[Excerpted passage]
Clearly, there are roadblocks on the path for women excelling in STEM.
As Lisa Harvey-Smith wrote at the time of this report being released, “we need structural workplace changes”. She highlighted one key avenue as being to introduce more flexible work options, while also broadening access to paid parental leave.
Of course flexibility and paid parental leave are just a few pieces of the puzzle to addressing women’s attrition in STEM. We must also work to solve the bias, discrimination, and sexual harassment that continues to hinder women’s careers here, especially as the Respect@Work inquiry found that sexual harassment is more common across male-dominated industries.
Women unlock technology
There’s no doubt that access to technology really is key to leveling the playing field; unlocking women’s potential to be heard, to be connected, to drive change around global shared experiences, like sexual harassment.
MeToo founder Tarana Burke highlighted the role of tech and her belief in the “power of technology” in addressing the challenges ahead, highlighting what her own small team has been able to address during the #MeToo movement. She spoke about the powerful digital resources they’ve created for those who don’t have the support they need to go to therapy, as well as other innovative and accessible online tools to stay safe. As she said, “we have to be more active than the trolls.”
This International Women’s Day, in line with UN Women Australia’s call on “Cracking the Code: Innovation for a gender equal future”, we firmly believe that employers must make real policy adjustments and changes to address the systemic issues behind women’s attrition at work. Employers must consider how the majority of primary paid parental leave continues to be taken by women, how inflexible work practices drive women out, as well as the role of sexism and discrimination that may be undoing all the otherwise good work that employers hope to achieve.

[Assignment] Return the part of the passage on women in STEM that starts with "Women unlock technology" and goes on through "like sexual harassment.", copied word for word.

[Dataset excerpts]

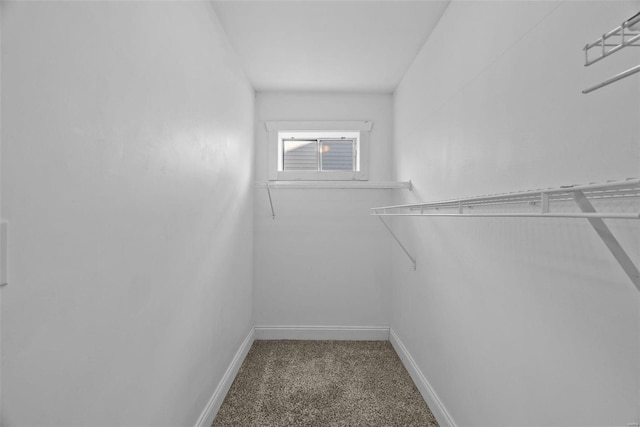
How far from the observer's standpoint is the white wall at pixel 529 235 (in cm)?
73

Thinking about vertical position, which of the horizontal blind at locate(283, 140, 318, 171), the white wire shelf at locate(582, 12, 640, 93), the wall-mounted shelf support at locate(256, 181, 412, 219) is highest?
the horizontal blind at locate(283, 140, 318, 171)

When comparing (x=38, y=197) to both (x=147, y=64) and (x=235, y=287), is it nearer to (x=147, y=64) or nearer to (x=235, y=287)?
(x=147, y=64)

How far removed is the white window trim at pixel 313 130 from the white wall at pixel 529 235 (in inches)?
38.9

[Task solution]
Women unlock technology
There’s no doubt that access to technology really is key to leveling the playing field; unlocking women’s potential to be heard, to be connected, to drive change around global shared experiences, like sexual harassment.